What you need to do:
[a] Rewrite the paragraph beginning "The formula is based on experiences" from the article on firm culture as a short bulleted list that keeps its main facts.
[b] Summarize the article on firm culture in two sentences.
[c] Extend the article on firm culture by writing what comes after its final paragraph.

-- Start Source --

Your firm's culture produces the results you are getting! Not happy with your results? Don't blame it all on the economy. Perhaps your firm doesn't have the right culture to produce the results that you envision.
In their new book Change the Culture - Change the Game, Roger Connors and Tom Smith address the connection between culture and results. This is very applicable to CPA firms and their clients in today's rapidly changing environment driven by the microchip. Your firm must be on the right side of technology and ensure that your culture aligns with the desired results.
You will notice that I use the term results, rather than goals. Goals give the connotation that a firm is going to try, while results are more confident and action-oriented.
The economy and the Internet have exposed the fact that firms are playing a different game today than they were in the past. Change management and accountability are two of the primary challenges that firm leaders face, along with growing revenue. Accountability is generally misconstrued, and especially by accountants, to indicate punishment for under-performance, rather than enabling talent to excel and utilize their unique abilities in a team environment.
Simply changing attitudes and beliefs can foster new behaviors that will produce improved results. Connors and Smith offer a simple model, which explains how most firms operate. According to Dan Sullivan, founder of The Strategic Coach, simplicity is the key to breaking through the level of complexity in order to reach a level of higher performance.
The formula is based on experiences, beliefs, actions and results: Experiences drive beliefs, beliefs drive actions and actions drive results. Therefore, it is very important for everyone in a firm to understand the vision and desired results, if the firm expects its talent to perform at a high level. From my consulting experience, often the majority of staff, managers and partners are out of alignment with the leader's vision. In fact, it is quite common for many partners and managers to not even understand the economic engine (or model) of the firm. Too often they only see a portion of the entire operation.

-- End Source --
-- Start Entries supplied --

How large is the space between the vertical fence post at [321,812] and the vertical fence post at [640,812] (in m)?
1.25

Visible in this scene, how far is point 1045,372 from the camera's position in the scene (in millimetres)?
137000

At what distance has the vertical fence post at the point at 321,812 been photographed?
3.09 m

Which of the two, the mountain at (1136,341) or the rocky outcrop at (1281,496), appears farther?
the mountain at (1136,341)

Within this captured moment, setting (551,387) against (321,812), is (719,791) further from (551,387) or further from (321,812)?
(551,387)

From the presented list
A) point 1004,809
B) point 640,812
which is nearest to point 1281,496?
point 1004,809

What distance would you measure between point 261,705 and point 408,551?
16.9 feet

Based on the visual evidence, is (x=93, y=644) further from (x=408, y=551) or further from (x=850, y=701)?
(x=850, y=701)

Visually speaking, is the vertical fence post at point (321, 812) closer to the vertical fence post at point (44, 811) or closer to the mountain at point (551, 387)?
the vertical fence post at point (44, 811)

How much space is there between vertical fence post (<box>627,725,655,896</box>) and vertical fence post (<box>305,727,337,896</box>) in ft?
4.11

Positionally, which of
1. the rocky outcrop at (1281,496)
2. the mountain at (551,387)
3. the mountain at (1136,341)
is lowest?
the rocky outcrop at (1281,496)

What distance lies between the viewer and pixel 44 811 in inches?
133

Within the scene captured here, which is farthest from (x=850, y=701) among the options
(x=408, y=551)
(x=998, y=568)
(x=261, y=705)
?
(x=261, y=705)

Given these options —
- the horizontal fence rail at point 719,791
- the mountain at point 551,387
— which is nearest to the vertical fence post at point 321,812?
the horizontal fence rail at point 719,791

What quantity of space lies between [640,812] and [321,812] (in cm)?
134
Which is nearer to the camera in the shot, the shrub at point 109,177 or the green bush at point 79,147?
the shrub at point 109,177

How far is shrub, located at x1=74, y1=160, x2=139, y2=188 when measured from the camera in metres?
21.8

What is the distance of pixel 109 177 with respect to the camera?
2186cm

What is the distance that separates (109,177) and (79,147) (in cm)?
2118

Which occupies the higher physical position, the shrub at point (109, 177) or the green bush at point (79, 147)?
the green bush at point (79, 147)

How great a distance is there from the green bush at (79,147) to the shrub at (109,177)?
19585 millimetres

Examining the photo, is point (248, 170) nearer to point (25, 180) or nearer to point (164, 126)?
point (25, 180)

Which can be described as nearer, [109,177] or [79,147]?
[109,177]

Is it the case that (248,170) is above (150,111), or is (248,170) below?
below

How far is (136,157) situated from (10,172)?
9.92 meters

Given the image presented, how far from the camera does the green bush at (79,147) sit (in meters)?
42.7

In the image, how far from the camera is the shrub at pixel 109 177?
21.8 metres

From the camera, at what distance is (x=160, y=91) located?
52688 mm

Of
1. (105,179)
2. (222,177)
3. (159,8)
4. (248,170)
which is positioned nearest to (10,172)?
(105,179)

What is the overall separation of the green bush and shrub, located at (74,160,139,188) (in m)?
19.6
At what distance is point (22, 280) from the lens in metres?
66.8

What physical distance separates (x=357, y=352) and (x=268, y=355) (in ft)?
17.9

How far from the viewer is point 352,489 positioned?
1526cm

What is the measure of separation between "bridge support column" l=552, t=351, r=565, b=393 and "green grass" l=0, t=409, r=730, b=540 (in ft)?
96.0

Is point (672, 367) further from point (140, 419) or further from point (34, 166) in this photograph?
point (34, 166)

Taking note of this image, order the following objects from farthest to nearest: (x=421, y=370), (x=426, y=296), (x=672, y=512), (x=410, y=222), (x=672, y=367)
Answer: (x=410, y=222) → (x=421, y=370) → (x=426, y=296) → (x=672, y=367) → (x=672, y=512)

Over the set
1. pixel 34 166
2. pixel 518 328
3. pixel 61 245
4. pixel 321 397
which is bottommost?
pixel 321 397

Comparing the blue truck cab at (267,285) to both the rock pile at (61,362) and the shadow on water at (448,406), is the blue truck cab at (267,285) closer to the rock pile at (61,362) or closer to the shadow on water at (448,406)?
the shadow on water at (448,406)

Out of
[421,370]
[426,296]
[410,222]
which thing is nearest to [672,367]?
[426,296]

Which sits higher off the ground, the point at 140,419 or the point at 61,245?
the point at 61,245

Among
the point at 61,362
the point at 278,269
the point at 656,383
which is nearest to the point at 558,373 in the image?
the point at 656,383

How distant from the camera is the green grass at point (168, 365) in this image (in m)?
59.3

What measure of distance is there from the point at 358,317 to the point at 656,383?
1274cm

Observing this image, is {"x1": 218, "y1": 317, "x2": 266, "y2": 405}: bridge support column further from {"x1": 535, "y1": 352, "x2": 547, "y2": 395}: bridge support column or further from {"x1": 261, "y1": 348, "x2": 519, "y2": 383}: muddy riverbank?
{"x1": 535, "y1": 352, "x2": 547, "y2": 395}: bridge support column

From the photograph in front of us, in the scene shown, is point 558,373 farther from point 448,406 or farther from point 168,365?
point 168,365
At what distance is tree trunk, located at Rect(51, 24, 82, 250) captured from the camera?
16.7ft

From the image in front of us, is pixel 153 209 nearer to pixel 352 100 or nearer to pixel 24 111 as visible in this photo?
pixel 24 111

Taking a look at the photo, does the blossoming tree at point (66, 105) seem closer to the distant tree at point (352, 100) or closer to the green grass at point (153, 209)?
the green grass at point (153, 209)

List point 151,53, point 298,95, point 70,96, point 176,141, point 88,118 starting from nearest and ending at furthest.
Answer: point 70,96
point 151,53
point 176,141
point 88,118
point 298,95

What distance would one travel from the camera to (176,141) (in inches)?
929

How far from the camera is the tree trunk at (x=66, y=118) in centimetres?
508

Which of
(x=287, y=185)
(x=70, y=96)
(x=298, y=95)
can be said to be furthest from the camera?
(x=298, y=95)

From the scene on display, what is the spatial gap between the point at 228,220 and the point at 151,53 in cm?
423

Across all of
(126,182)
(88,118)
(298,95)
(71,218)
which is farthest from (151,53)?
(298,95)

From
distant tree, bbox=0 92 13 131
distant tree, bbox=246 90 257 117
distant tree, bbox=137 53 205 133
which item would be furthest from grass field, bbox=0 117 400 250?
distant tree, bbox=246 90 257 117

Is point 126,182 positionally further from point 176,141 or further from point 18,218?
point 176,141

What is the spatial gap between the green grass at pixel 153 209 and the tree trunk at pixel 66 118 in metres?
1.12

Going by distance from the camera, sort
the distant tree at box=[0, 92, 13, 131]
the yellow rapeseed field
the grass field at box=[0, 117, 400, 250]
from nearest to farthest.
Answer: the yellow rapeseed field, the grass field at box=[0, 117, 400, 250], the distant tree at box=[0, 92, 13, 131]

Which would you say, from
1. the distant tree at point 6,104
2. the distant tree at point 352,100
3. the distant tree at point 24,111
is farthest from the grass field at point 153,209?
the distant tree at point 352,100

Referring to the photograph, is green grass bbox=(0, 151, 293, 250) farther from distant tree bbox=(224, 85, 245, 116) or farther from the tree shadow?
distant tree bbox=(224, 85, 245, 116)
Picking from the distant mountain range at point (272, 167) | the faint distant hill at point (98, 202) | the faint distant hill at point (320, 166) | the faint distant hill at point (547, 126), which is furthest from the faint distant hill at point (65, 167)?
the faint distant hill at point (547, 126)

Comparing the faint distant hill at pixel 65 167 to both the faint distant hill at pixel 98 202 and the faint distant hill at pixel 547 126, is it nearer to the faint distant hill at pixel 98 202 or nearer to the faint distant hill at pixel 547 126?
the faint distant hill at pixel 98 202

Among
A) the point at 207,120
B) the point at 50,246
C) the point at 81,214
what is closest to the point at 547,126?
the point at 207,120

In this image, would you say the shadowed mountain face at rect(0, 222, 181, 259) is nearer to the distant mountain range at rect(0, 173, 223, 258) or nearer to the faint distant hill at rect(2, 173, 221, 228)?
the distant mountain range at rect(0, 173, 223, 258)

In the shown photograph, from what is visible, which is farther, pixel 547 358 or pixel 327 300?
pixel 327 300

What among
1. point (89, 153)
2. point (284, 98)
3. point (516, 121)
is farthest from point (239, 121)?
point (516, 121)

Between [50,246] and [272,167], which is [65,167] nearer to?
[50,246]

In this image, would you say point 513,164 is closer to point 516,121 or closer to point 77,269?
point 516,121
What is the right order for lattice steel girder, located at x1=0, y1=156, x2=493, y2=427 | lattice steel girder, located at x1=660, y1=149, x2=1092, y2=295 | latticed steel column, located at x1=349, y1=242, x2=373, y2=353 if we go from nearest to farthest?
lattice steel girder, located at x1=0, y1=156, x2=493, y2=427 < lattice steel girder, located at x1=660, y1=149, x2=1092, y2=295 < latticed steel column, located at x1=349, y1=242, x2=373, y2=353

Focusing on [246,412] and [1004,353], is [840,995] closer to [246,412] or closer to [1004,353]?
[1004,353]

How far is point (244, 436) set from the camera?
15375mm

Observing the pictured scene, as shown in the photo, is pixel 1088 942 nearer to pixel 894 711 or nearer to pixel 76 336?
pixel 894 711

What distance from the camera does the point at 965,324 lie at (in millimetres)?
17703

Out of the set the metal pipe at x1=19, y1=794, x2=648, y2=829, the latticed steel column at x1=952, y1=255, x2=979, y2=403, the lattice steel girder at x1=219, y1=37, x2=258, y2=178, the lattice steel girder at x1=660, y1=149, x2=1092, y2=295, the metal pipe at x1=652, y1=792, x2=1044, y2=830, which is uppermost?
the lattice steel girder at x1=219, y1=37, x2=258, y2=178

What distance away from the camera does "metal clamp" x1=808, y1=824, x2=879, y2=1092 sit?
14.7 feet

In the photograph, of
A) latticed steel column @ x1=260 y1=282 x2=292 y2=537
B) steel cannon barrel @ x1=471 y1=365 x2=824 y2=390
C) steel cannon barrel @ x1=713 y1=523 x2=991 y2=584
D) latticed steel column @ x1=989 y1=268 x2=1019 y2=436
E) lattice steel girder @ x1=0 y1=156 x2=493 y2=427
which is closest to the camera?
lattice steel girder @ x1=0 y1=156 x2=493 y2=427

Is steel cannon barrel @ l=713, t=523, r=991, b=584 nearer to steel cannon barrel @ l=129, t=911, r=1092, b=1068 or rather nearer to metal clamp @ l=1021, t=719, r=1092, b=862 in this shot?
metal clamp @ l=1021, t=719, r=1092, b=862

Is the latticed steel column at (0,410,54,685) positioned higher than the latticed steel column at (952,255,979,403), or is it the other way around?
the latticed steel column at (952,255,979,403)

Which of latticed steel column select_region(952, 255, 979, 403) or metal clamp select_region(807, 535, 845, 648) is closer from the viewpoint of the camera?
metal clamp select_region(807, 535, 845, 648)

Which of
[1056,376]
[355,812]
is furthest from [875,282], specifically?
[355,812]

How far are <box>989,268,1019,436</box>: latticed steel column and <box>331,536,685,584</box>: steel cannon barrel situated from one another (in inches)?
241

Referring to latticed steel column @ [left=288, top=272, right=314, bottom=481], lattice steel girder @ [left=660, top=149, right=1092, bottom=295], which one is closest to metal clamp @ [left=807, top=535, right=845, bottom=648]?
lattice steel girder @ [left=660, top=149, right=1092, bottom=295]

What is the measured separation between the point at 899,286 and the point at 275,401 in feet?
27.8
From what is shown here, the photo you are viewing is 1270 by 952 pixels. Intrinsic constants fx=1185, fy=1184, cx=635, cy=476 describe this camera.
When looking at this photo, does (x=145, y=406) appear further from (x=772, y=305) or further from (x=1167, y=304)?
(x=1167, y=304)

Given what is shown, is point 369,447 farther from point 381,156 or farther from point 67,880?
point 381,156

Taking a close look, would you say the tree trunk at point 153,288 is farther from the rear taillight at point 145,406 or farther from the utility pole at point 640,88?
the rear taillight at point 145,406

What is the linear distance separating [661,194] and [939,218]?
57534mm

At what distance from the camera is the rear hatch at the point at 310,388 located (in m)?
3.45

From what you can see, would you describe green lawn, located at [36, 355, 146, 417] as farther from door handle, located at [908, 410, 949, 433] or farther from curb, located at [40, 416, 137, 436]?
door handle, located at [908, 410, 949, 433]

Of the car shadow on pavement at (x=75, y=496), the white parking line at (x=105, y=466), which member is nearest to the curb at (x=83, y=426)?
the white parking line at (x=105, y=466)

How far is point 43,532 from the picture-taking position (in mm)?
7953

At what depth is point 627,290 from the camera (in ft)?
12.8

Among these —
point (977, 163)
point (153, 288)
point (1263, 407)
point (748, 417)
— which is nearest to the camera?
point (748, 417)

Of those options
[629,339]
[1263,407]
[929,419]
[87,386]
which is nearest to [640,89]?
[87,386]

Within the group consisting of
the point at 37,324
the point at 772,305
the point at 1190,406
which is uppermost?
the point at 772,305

-- End Entries supplied --

Per-task outputs:
[a]
- The formula links experiences, beliefs, actions and results: experiences drive beliefs, beliefs drive actions, and actions drive results.
- For talent to perform at a high level, everyone in a firm must understand the vision and desired results.
- In the author's consulting experience, most staff, managers and partners are often out of alignment with the leader's vision.
- Many partners and managers don't understand the firm's economic engine, or model.
- They often see only part of the whole operation.

[b] Drawing on the book Change the Culture - Change the Game by Roger Connors and Tom Smith, the article argues that a CPA firm's culture produces its results, so firms must align their culture with the results they want and face challenges like change management and accountability. It presents a simple model in which experiences drive beliefs, beliefs drive actions, and actions drive results, and it notes that many people in firms are out of alignment with the leader's vision.

[c]
One of the tendencies we have seen, especially in the past two years, is for firm leadership and management to focus on actions through increased accountability in hopes of improving results. This is referred to as focusing above the line. First of all, "hope" is not a strategy, and focusing on actions, rather than beliefs, tends to provide short-term or transitional change, rather than long-term change and sustainable-transformational results.
The key for the future will be the firm's ability to rapidly develop talent and provide them with relevant experiences that align their belief systems with actions that produce high-level results.
One of the flawed beliefs that many CPAs are operating under is that "time is money" and effort produces value. The accounting profession has been in a results economy for some time, yet many accountants continue to operate under the "hours times dollars" model. For long-term results, firms must change this belief system in order to change the actions that produce the desired results. This belief can only be
changed through educational experiences.
FOCUS ON DEVELOPING TALENT
Firm leaders continue to say that they are in the talent business and that talent is their No. 1 asset. However, their focus is generally on retention and attraction, rather than on development of talent.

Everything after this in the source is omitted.